APQC also found that the lowest performers (75th percentile and below) waste twice as much time as the highest performers (25th percentile) in correcting invoice errors. In order to ensure that your team maximizes their productivity and evades difficult customers, keep track of this statistic and find the central causes of any systematic delays in error resolution.
Organizations that use paper invoices or that process invoices manually, with Excel or some sort of spreadsheet, run the highest risk of errors. Data entry or calculation mistakes are easy to make when manual human error is counted on to write or enter data into an invoice. But even enterprises with fully digitized invoicing commit errors when their data or processes are not well-ordered.
3 Mitigation Strategies
The following will dive into three effective strategies of leading enterprises to mitigate the risk of invoicing errors to the greatest possible results:
1. Ensure Data Accuracy
Even the most powerful automation tools are only as good as the data you collect. Missing, incorrect, or incomplete customer data means a heightened risk for invoicing errors that require time and energy to fix. When making a contract terms agreement with customers, you must also ensure that employees know the correct company billing name, the person’s name in the department that deals with the bills, a contact number for the person, and any other information needed to invoice the customer. This data should have a central indisputable source of true and up-to-date information that feeds into the company’s processes and systems.
2. Automate Customer Invoicing
Robotic process automation (RPA) involves software to execute repetitive, manual, or high-volume processes or process steps. Automated invoicing solutions can enter the data, crunch the numbers, and invoice the customer. These solutions greatly reduce or even eliminate manual data-entry errors and over time have become more cost-effective and accessible.

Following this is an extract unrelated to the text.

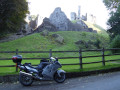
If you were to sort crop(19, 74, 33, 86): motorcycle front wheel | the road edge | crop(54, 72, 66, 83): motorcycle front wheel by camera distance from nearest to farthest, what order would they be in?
1. crop(19, 74, 33, 86): motorcycle front wheel
2. crop(54, 72, 66, 83): motorcycle front wheel
3. the road edge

Automation also helps connect disparate systems across a company. Without such impactful connections, data entered in a single system may not transfer to another, or an employee will need to manually transfer the data, which also holds the risk of errors. Automation does take time and resources to implement successfully, but is ultimately a worthwhile endeavor for those reasons.
3. Ensure Accessibility of Your Documents
The most typical invoicing errors such as wrong pricing should be easy to resolve via recourse to an original contract, sales order or purchase order. Documents signed by both parties provide the agreement of record and supersede any conversations through phone or email. However, it takes longer for a team to fix an invoice error if they’re unable to find these documents quickly and easily. A centralized document repository, consistent naming conventions, and governance over the content are all indispensable components of solid planning surrounding invoice error prevention.
When errors do occur, the above practices empower a team to resolve them more quickly. With automated and integrated systems, accurate and quality customer data, and accessible documentation, the best enterprises can resolve invoicing errors in three days or less, and some are capable of such tasks in real-time.